Not so Fast My Friends, the SEC Is Way More Than Alabama and LSU

Barrett SalleeSEC Football Lead WriterSeptember 11, 2012

The perception around the country is that the SEC is a top-heavy league led by juggernauts Alabama and LSU.

In college football, perception usually is reality.

In this case, however, it's not.

The Tigers and Tide may have met for the crystal football in January in New Orleans, but the SEC is far from a two-team show.

Alabama and LSU have won three of the last five SEC championships, with Florida and Auburn taking turns as the top team in the SEC during that time frame.

That's fairly dominant, but it certainly doesn't mean that they're the only noteworthy teams in the conference.

South Carolina posted its first 11-win season in program history in 2011 and looks to be in the national title mix in 2012, as long as Connor Shaw stays healthy.

I know, I know. The Gamecocks looked awful on opening night. 

They went on the road in the SEC and won with a quarterback whose arm was falling off.

The Gamecocks shouldn't be criticized for that; they should be applauded for it.

Georgia isn't the most complete team in the world, but the Bulldogs have a top-10 defense that can take control of any game. Don't believe me? Just ask Missouri quarterback James Franklin.

If 2012 is any indication, Tennessee looks like it has solved most, if not all, of its major question marks after just two games.

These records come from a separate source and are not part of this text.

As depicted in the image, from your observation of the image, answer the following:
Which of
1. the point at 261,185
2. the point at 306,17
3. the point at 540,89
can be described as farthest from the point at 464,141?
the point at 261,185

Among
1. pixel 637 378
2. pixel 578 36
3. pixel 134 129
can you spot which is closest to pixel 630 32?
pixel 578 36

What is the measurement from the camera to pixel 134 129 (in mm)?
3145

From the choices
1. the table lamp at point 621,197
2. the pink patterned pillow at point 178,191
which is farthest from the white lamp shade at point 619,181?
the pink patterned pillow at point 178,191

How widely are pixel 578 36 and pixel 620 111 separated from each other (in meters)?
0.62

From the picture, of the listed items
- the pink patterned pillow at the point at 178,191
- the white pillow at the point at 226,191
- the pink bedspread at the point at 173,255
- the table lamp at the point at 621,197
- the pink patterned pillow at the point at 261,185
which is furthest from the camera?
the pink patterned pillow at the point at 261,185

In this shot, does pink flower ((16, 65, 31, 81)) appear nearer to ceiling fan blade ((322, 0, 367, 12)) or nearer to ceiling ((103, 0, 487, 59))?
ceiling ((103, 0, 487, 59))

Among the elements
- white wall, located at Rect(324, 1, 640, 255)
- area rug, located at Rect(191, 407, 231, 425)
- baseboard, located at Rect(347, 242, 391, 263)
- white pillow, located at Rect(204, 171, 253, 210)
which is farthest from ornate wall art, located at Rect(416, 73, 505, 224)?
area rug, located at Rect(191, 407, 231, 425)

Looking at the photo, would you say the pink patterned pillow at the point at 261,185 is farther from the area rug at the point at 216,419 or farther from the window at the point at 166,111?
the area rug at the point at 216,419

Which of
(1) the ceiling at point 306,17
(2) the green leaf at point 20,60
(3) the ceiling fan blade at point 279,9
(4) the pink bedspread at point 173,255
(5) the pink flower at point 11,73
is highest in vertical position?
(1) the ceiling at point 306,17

Florida's defense, combined with the emergence of running back Mike Gillislee as a legitimate every-down running back, will allow the Gators to compete with any team in the country.

Arkansas finished sixth in the final BCS standings last season and just lost to Louisiana-Monroe, but last year's squad was as good as any team in the country not named Alabama or LSU. That was without running back Knile Davis.

This year's squad has plenty of issues, namely the health of quarterback Tyler Wilson and a defense that looks worse than it did last season. But if Wilson is healthy, that's a dangerous football team, even with head coach John L. Smith calling the shots.

Alabama and LSU may dominate headlines, and the two may meet in Baton Rouge on Nov. 3 with everything on the line. But enjoy the process, because there's still plenty of good football to be played between now and then.